• EXTRACT

"""

The worry about Musk’s behavior, however, is not about how he announces changes to the platform. It’s about the recklessness in the way he operates.
Twitter is an important communications platform that plays an outsized role in our information environment — and it is one that the billionaire now unilaterally controls. As the steward of the platform, Musk has an implicit responsibility to make sure that it doesn’t become, as he put it, a “hellscape.”
But since he ascended to “Chief Twit,” Musk’s actions have suggested he simply does not care about it.
In fact, not only has Musk himself contaminated the information environment he now reigns over, but he is apparently working to dismantle the little infrastructure erected to help users sift through the daily chaos. Recent news reports, including from CNN, indicate that he plans to strip public figures and institutions of their blue verified badges if they do not pay.
Charging for verified badges might appear at first glance as a business story. But the move will have significant ramifications on the information landscape. Most notably, it will make it much more difficult for users to distinguish from authentic and inauthentic accounts.
Perhaps, however, that is the point.
The right has for years lashed out at “blue checks,” whom in their eyes represent elitist gatekeepers who control the conversation, even though many conservatives also don blue badges. Taking away those free blue checks, and the air of authority they give upon the profile they are appended to, will certainly delight some conservatives.
Musk’s authorized biographer, Walter Isaacson, tweeted in 2018 that “the best thing” one could do to “save social networks, the internet, civil discourse, democracy, email, and reduce hacking would be authenticating users.”

"""

• GIVEN PROBLEM 1
Do these statements agree with the piece on Musk and Twitter? (a) News reports say Musk plans to take blue verified badges away from public figures who don't pay. (b) The text says conservatives don't have blue badges. (c) Walter Isaacson posted his tweet about authenticating users in 2020. Answer yes or no for each, and quote the words from the text that settle it.
• GIVEN PROBLEM 2
Write out the stretch of the piece on Musk and Twitter from "Twitter is an" through "care about it.", word for word.

Dataset items
"""

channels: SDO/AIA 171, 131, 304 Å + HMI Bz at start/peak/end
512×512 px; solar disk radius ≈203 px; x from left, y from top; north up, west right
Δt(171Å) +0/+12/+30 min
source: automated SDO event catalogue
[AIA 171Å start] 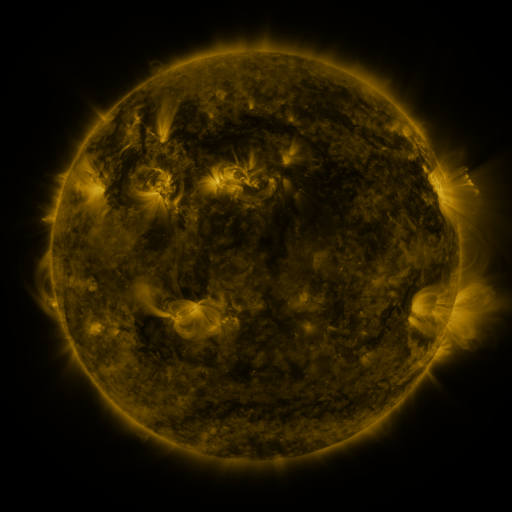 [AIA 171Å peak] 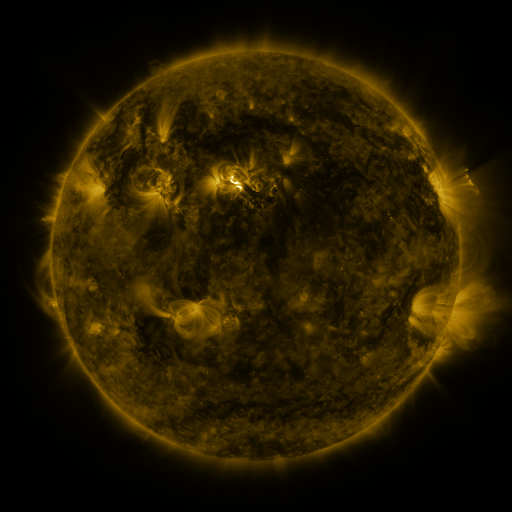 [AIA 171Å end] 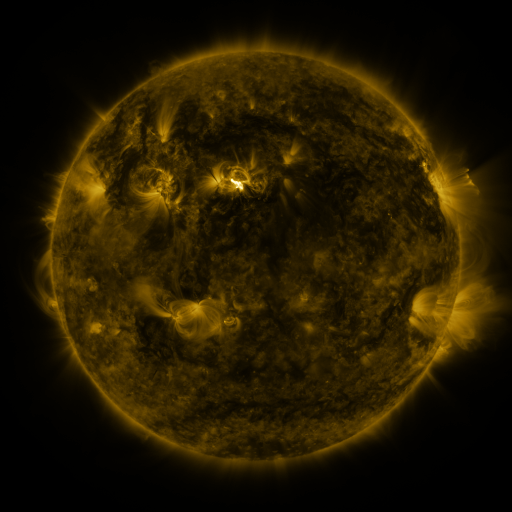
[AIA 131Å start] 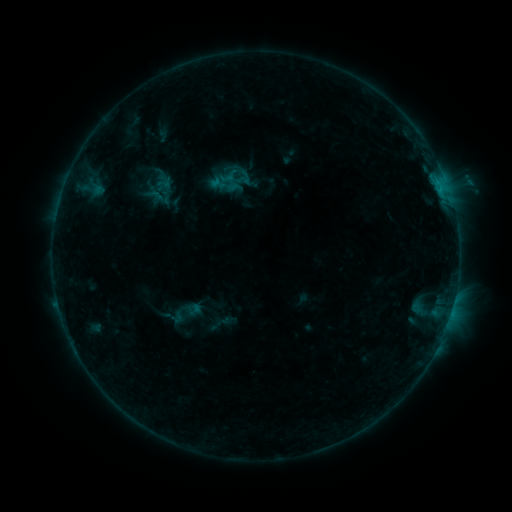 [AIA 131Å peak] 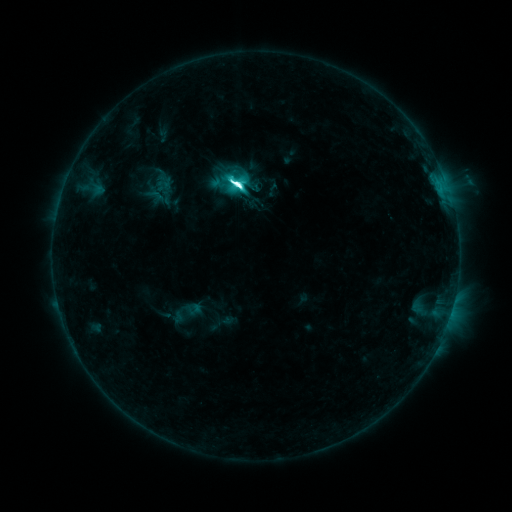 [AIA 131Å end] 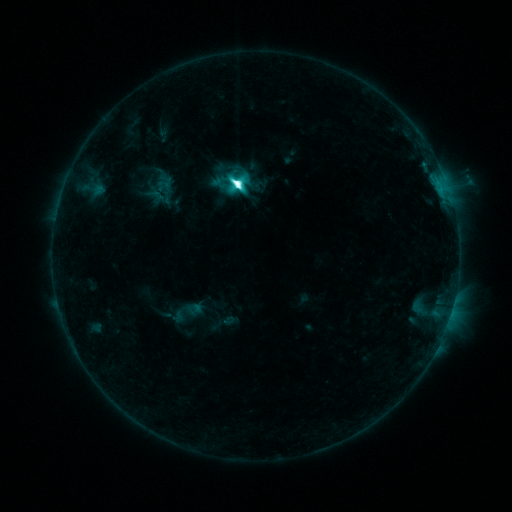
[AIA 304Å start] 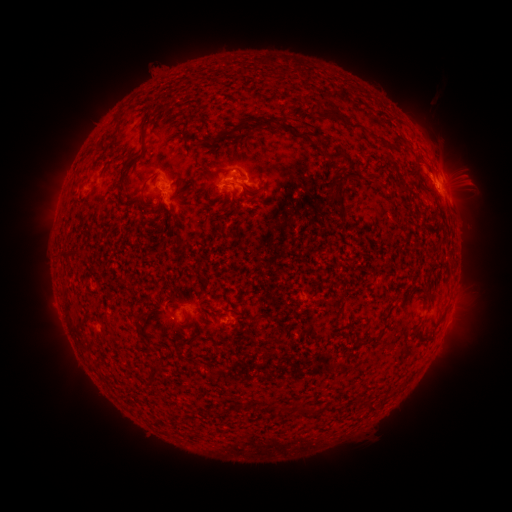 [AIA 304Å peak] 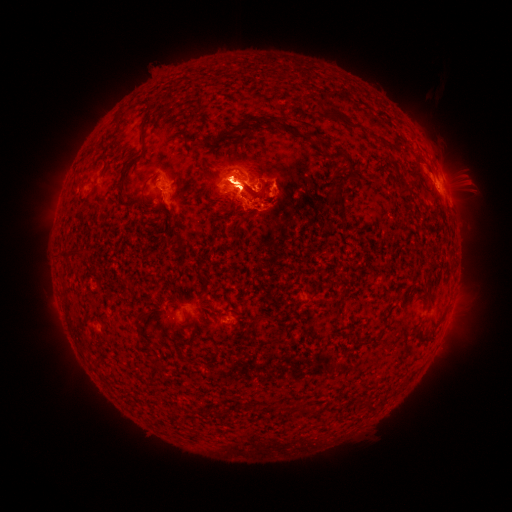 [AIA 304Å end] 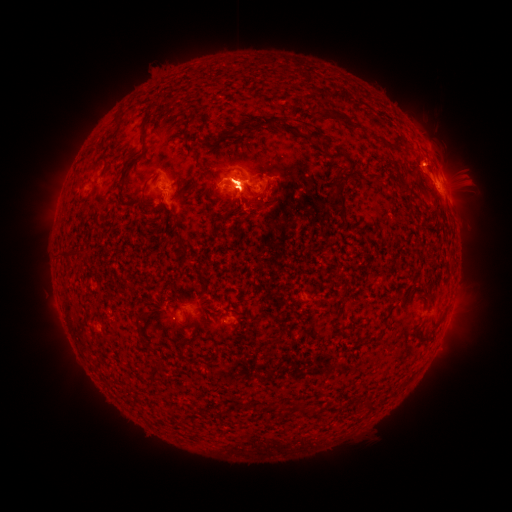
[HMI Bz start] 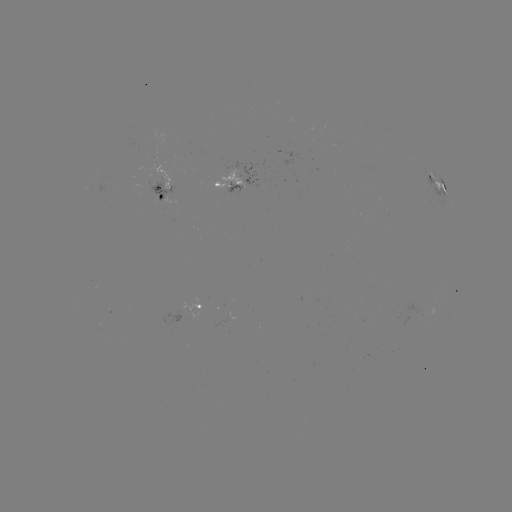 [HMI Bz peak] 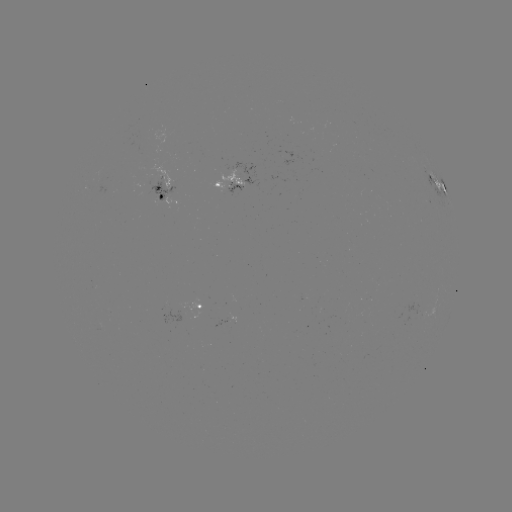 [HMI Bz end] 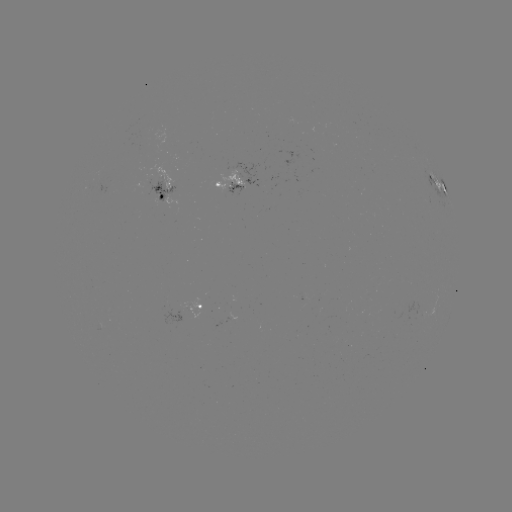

"""

• REPLY 1
(a) Yes: "he plans to strip public figures and institutions of their blue verified badges if they do not pay."
(b) No: "even though many conservatives also don blue badges."
(c) No: "Walter Isaacson, tweeted in 2018"

• REPLY 2
Twitter is an important communications platform that plays an outsized role in our information environment — and it is one that the billionaire now unilaterally controls. As the steward of the platform, Musk has an implicit responsibility to make sure that it doesn’t become, as he put it, a “hellscape.”
But since he ascended to “Chief Twit,” Musk’s actions have suggested he simply does not care about it.